The bipartisan list condemning Comey's decision is long and growing: former Obama administration attorney-general (and Comey boss) Eric Holder called it a "serious mistake", Republican former attorney-general Alberto Gonzales called it an "error in judgement" while his successor Michael Mukasey called it an "unworthy choice", and Libertarian vice presidential candidate Bill Weld called it "disgraceful". Nearly 100 former prosecutors and DoJ officials signed an open letter criticising Comey.

Mukasey was among those who thought Clinton should have been indicted for her use of the server. He was joined by other surprising critics, including Jim Jordan, the de facto leader of the anti-establishment group in the House - and no Clinton fan - who said it was "not the right thing to do". The Washington Post has a roundup of at least 10 other Republicans who have slammed Comey's move.

Regardless of views on Comey's conduct, the proverbial cat is out of the bag - and the question now is what type of impact it could have on the election.

Based on the (very early) polling the answer seems to be: not much (so far).

The NBC/SurveyMonkey weekly tracking poll released this evening found Clinton with a 47-41 lead over Trump during a survey conducted during the two days after Comey's letter - the same lead she held in data from the five days prior. The Politico/Morning Conult poll conducted entirely after the letter's release gave Clinton a 3-point lead in a 4-way race - the same as its poll conducted before the disclosure. ABC/WaPo and YouGov, similarly, reported little effect. Nate Cohn writes in the New York Times that polls are likely to swing - but the fundamentals of the race probably won't change.

That makes sense. Clinton's email issue has been largely baked in for months: people who think it's a problem don't support her already, and the latest flareup is unlikely to convince anyone who has decided to vote for her to suddenly swing to Trump.

Still, it's clear the race has been tightening recently, as Republicans who abandoned Trump in the wake of the release of the tape in which he brags about sexually assaulting women come back home. And the renewed focus on Clinton's emails could depress Democratic turnout, hurting both Clinton and down-ballot Democrats.

That may be why the Clinton campaign is renewing focus on what she says is the danger Trump poses - including with an ad that references the iconic 1964 "Daisy" commercial in order to question his ability to handle nuclear weapons. They are also sending top-tier surrogates like Elizabeth Warren, Bernie Sanders, the Obamas and running mate Tim Kaine out to energise the base in the final week.

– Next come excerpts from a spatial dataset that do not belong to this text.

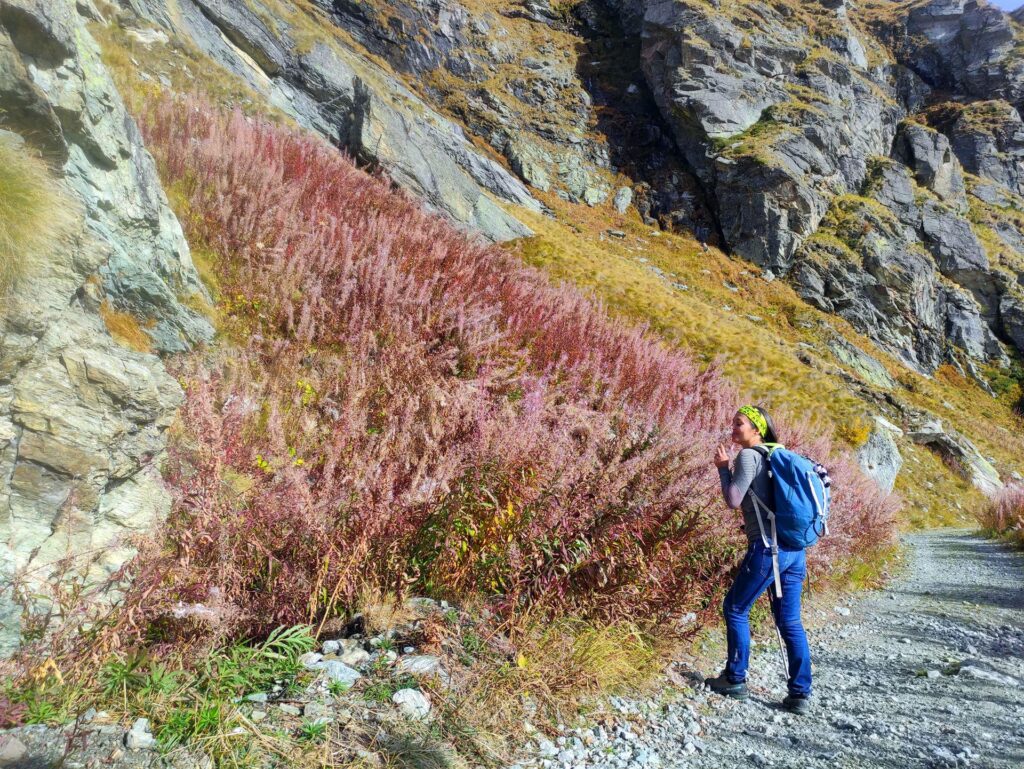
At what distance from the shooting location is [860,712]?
3326 mm

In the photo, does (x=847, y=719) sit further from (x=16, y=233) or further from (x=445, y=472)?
(x=16, y=233)

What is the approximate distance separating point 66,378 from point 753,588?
426cm

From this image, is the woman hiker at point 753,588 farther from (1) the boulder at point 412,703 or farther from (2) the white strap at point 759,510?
(1) the boulder at point 412,703

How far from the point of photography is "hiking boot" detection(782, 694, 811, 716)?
3.32 metres

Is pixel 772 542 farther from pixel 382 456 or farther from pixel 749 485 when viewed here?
pixel 382 456

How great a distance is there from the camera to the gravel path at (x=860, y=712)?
8.66 feet

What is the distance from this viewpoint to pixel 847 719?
3.20 metres

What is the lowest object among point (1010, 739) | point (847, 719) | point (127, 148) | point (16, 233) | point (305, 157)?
point (847, 719)

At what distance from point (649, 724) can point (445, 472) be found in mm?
1793

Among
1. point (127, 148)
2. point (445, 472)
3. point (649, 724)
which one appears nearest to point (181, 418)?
point (445, 472)

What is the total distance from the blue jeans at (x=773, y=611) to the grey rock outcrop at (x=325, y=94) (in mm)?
11543

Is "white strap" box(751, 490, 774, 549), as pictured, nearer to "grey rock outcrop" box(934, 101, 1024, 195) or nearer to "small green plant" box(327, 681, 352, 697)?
"small green plant" box(327, 681, 352, 697)

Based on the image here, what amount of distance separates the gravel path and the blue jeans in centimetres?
21

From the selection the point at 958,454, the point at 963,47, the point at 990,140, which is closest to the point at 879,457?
the point at 958,454
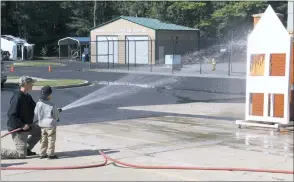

Kaine will hold a rally in Arizona entirely in Spanish as the campaign makes a push to flip reliably red Arizona on the strength of the state's growing Latino population, which overwhelmingly supports Clinton. With black voter turnout down from 2012, Clinton will need Hispanics to turn out in droves. So far, they seem to be outperforming last cycle's numbers - but it remains to be seen whether those numbers will hold.